The cleanest defense is the one that never has to engage.

Access Limitation — Perimeter Shell (Out of Scope)

Physical and logical access limitation around a CAN network is a perimeter shell rather than a CAN-specific control. It is out of scope for this reference because general industrial cybersecurity standards apply directly. The Defense in Depth page under Risk Assessment lists it as one of the perimeter areas acknowledged but not detailed here.

Where to Look

Apply the standard industrial cybersecurity practice around the CAN segments rather than within them. IEC 62443-3-3 SR 1.x (Identification and authentication control), SR 2.x (Use control), and SR 5.x (Restricted data flow / zone-and-conduit) cover the system-level controls. NIST SP 800-82 Section 6 (physical security) and its OT firewalling and remote-access guidance complement this for operational-technology contexts. ISO/IEC 27001 Annex A.5–A.9 give the management-system view (asset inventory, access control policy, identity lifecycle). The bus-side shells covered in this reference assume access limitation is in place; see Defense in Depth for the CAN-specific shells. IEC 62443-3-3 NIST SP 800-82 ISO/IEC 27001

Frequently Asked Questions

Why is access limitation out of scope for this reference?

Access limitation, including physical enclosure, logical gating at gateways, and diagnostic-port authentication, is a perimeter shell around the CAN network rather than a CAN-specific control. General industrial cybersecurity standards (IEC 62443-3-3, NIST SP 800-82, ISO/IEC 27001) cover it well; this reference focuses on the bus-side, CAN-specific shells where less mature guidance exists.

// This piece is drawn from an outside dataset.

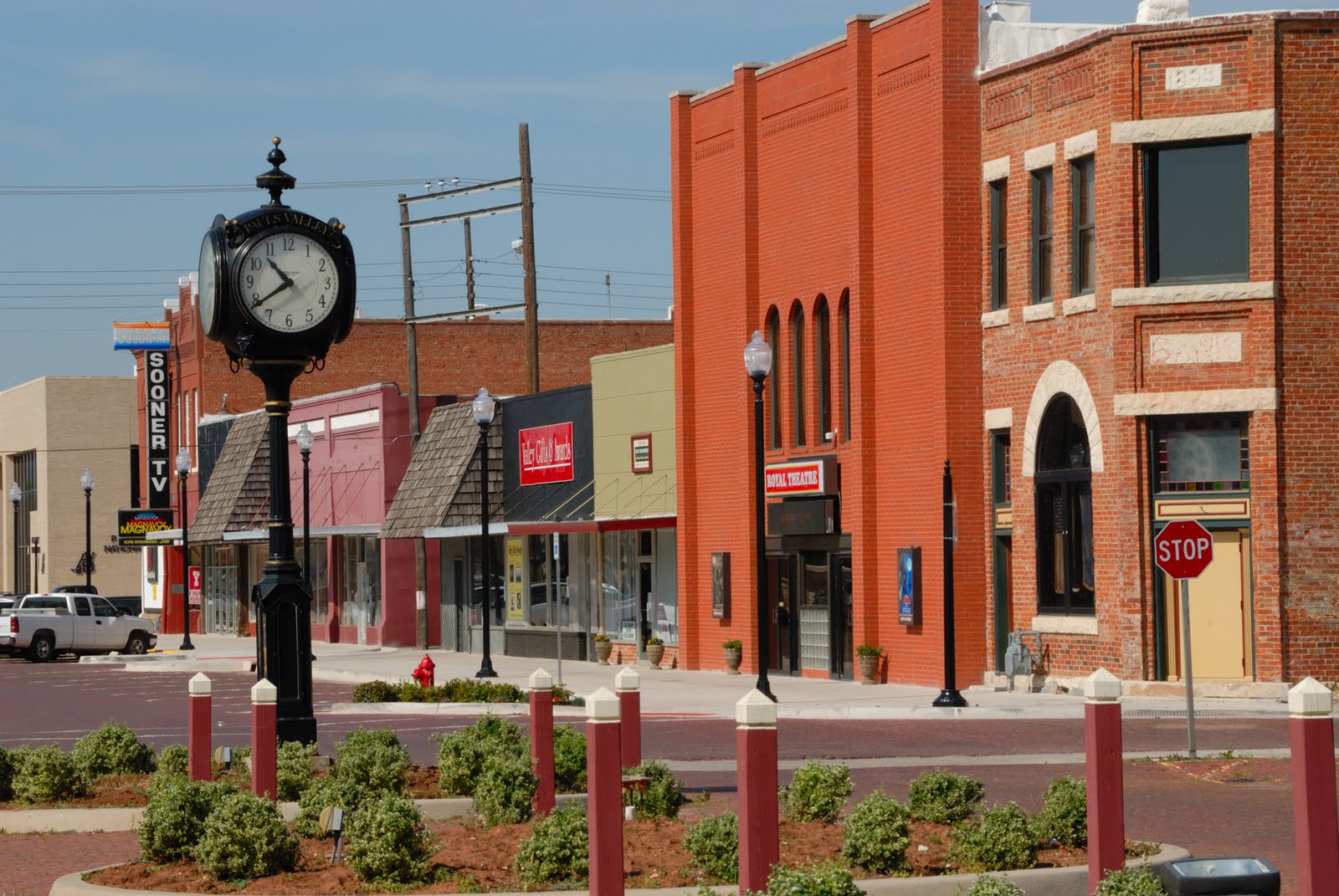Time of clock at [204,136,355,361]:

Which standards should I consult for access limitation on a CAN system?

IEC 62443-3-3 SR 1.x (Identification and authentication control), SR 2.x (Use control), and SR 5.x (Restricted data flow / zone-and-conduit) for the system-level controls. NIST SP 800-82 for OT firewalling and remote-access guidance. ISO/IEC 27001 Annex A.5–A.9 for the management-system view. Apply these around the CAN segments rather than within them.